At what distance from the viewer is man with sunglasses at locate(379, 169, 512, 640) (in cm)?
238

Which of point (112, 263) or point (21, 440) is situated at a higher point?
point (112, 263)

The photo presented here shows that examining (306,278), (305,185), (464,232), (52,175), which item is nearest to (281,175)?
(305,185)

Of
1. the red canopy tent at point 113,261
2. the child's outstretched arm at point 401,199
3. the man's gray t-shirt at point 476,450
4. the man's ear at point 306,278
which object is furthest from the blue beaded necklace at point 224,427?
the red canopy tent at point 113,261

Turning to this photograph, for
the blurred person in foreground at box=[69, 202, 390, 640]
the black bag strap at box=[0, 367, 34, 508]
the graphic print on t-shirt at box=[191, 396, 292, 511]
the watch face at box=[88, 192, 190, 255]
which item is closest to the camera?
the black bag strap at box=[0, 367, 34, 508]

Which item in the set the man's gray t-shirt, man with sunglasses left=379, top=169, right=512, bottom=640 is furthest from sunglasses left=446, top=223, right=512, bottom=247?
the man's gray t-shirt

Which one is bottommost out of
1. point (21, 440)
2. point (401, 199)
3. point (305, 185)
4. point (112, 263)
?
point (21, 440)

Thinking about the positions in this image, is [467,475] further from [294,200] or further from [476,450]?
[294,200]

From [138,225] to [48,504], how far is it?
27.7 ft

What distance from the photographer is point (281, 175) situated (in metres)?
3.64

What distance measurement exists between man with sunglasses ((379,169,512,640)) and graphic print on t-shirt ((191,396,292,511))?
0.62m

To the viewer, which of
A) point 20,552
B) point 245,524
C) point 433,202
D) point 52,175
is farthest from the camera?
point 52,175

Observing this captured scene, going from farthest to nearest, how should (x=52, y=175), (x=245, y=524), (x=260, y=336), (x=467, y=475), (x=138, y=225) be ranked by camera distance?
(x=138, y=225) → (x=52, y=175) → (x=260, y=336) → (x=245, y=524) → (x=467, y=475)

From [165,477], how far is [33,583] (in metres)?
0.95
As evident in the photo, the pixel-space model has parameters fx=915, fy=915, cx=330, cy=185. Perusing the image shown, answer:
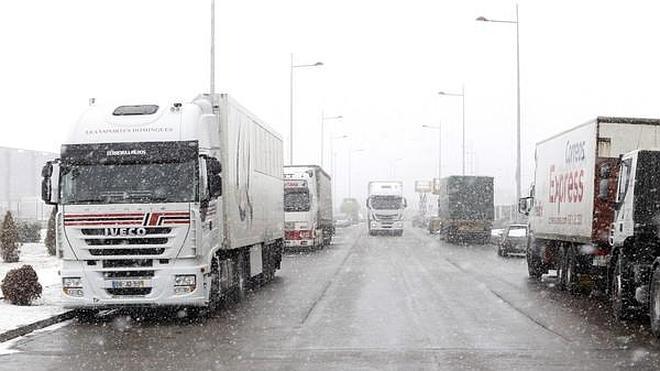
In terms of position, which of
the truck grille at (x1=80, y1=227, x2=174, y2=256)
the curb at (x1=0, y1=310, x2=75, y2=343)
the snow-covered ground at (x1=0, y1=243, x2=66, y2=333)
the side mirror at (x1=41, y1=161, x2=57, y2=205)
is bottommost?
the curb at (x1=0, y1=310, x2=75, y2=343)

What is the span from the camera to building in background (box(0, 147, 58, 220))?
6119cm

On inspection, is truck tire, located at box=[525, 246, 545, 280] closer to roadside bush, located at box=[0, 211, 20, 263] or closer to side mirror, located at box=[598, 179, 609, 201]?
side mirror, located at box=[598, 179, 609, 201]

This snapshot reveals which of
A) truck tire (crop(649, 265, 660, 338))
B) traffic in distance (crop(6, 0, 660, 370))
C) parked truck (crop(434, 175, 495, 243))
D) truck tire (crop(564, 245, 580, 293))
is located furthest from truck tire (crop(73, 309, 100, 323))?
parked truck (crop(434, 175, 495, 243))

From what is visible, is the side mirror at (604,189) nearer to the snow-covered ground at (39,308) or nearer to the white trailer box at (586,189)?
the white trailer box at (586,189)

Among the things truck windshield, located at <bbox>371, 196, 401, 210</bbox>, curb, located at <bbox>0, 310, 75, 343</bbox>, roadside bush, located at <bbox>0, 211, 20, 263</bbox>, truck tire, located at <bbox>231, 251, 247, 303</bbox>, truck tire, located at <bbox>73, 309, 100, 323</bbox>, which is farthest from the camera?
truck windshield, located at <bbox>371, 196, 401, 210</bbox>

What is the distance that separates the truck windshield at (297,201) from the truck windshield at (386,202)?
981 inches

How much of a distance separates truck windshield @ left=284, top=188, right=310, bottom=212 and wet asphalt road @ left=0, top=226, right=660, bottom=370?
1880 cm

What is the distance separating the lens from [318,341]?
12.1 meters

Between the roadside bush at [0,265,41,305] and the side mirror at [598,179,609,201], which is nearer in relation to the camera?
the roadside bush at [0,265,41,305]

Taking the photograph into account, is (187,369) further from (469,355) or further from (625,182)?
(625,182)

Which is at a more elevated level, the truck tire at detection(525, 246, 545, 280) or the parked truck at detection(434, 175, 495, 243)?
the parked truck at detection(434, 175, 495, 243)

********

Count the lines of the material above that contain the string "detection", and give only that number.

2